#### [Tasks for this exercise]
(1) Name every person identified by name in the passage on Binalshibh's testimony.
(2) Reproduce the passage on Binalshibh's testimony from "Binalshibh was arrested" up to and including "and Marwan al-Shehhi.".

#### [Selection]
[start]

Mehdi is not the only terrorist to have mentioned Slahi's name during questioning. No one's testimony has been more damaging to him than that of Ramzi Binalshibh. A Yemenite, Binalshibh lived in the infamous Marienstrasse apartment with Mohammed Atta and was one of the students who, while in the West, learned to fundamentally hate the West. He would have liked to be among the 19 terrorists who hijacked the jets in the early morning hours of Sept. 11, 2001. He applied for a US visa at the American Embassy in Berlin three times, and each time his application was denied. Instead, he was left to play the role of intermediary between the Sept. 11 terrorists and the al-Qaida leadership in Afghanistan.

Binalshibh was arrested in Karachi in September 2002. He is currently involved in pre-trial hearings before the military judges at Guantanamo and, if convicted at trial, he could face the death penalty.

If what Binalshibh told his interrogators is true, the Twin Towers may not have come down without Slahi, and 2,973 people may not have been murdered on that day.

According to Binalshibh, Mohammed Atta and the other suicide attackers from Germany had originally planned to travel to Chechnya to join the Muslims there in their struggle against the Russian army. Instead, Slahi invited them to travel to Afghanistan during a meeting in Duisburg with two of the later suicide pilots, Ziad Jarrah and Marwan al-Shehhi.

[end]

#### [Entries provided]

[start]

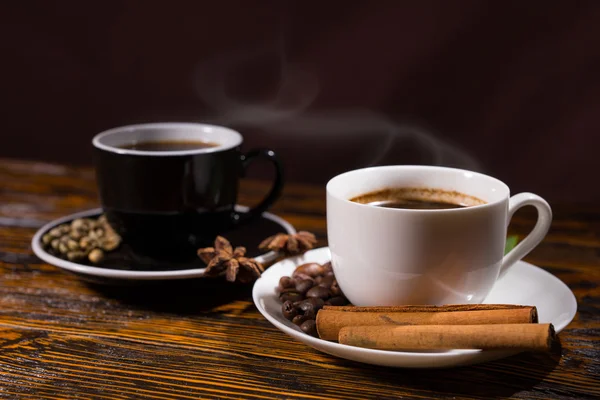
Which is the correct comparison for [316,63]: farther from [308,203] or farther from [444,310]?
[444,310]

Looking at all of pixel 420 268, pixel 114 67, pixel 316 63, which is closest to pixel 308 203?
pixel 316 63

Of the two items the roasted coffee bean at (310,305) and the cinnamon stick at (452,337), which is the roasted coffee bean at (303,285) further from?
the cinnamon stick at (452,337)

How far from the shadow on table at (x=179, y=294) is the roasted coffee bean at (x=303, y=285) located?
0.12 metres

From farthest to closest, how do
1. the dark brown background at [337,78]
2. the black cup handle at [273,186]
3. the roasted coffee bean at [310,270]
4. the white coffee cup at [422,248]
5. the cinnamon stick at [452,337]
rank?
the dark brown background at [337,78]
the black cup handle at [273,186]
the roasted coffee bean at [310,270]
the white coffee cup at [422,248]
the cinnamon stick at [452,337]

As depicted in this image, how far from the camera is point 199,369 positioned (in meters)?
0.89

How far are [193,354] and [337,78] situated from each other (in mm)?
1587

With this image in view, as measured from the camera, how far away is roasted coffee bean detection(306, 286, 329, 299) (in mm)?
1026

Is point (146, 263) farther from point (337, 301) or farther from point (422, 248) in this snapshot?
point (422, 248)

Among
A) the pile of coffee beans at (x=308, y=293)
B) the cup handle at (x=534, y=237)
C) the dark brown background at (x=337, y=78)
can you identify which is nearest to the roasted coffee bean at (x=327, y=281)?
the pile of coffee beans at (x=308, y=293)

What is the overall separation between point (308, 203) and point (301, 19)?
79 centimetres

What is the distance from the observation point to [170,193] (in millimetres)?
1206

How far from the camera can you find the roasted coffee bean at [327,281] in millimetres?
1068

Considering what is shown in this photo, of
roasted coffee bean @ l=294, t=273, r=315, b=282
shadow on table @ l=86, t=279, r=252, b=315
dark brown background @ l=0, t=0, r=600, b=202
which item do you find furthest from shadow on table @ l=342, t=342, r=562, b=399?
dark brown background @ l=0, t=0, r=600, b=202

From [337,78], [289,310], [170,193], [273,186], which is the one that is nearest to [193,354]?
[289,310]
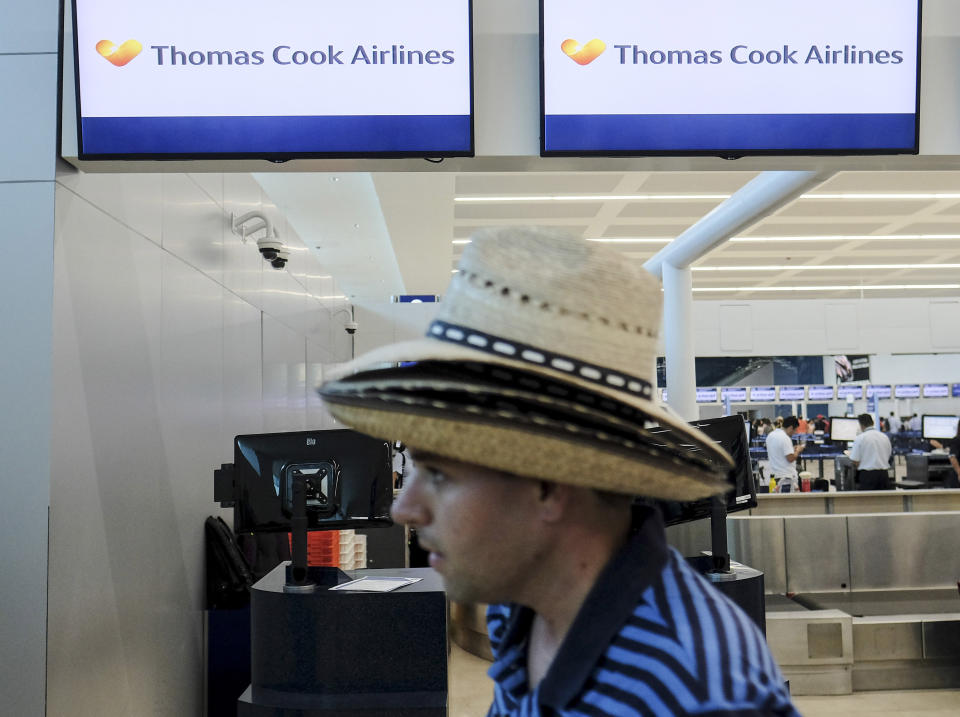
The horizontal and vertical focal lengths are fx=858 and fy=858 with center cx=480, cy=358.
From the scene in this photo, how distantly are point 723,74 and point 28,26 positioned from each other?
2.40 meters

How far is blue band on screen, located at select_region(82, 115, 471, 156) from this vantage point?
279cm

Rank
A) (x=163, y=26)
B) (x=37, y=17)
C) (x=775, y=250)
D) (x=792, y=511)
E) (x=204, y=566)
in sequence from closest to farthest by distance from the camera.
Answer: (x=163, y=26)
(x=37, y=17)
(x=204, y=566)
(x=792, y=511)
(x=775, y=250)

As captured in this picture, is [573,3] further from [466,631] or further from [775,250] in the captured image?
[775,250]

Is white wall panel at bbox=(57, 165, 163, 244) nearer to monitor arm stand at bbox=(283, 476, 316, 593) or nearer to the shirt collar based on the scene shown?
monitor arm stand at bbox=(283, 476, 316, 593)

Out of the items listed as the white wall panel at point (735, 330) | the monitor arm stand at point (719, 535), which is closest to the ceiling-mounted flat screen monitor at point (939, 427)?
the white wall panel at point (735, 330)

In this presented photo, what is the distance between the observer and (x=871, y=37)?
2.88 meters

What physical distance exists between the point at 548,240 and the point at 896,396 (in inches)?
648

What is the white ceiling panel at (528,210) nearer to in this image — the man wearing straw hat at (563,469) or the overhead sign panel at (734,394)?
the overhead sign panel at (734,394)

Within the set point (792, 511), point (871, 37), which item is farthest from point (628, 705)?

[end]

#### [Solutions by task]
(1) Mehdi, Slahi, Ramzi Binalshibh, Mohammed Atta, Ziad Jarrah, Marwan al-Shehhi

(2)
Binalshibh was arrested in Karachi in September 2002. He is currently involved in pre-trial hearings before the military judges at Guantanamo and, if convicted at trial, he could face the death penalty.

If what Binalshibh told his interrogators is true, the Twin Towers may not have come down without Slahi, and 2,973 people may not have been murdered on that day.

According to Binalshibh, Mohammed Atta and the other suicide attackers from Germany had originally planned to travel to Chechnya to join the Muslims there in their struggle against the Russian army. Instead, Slahi invited them to travel to Afghanistan during a meeting in Duisburg with two of the later suicide pilots, Ziad Jarrah and Marwan al-Shehhi.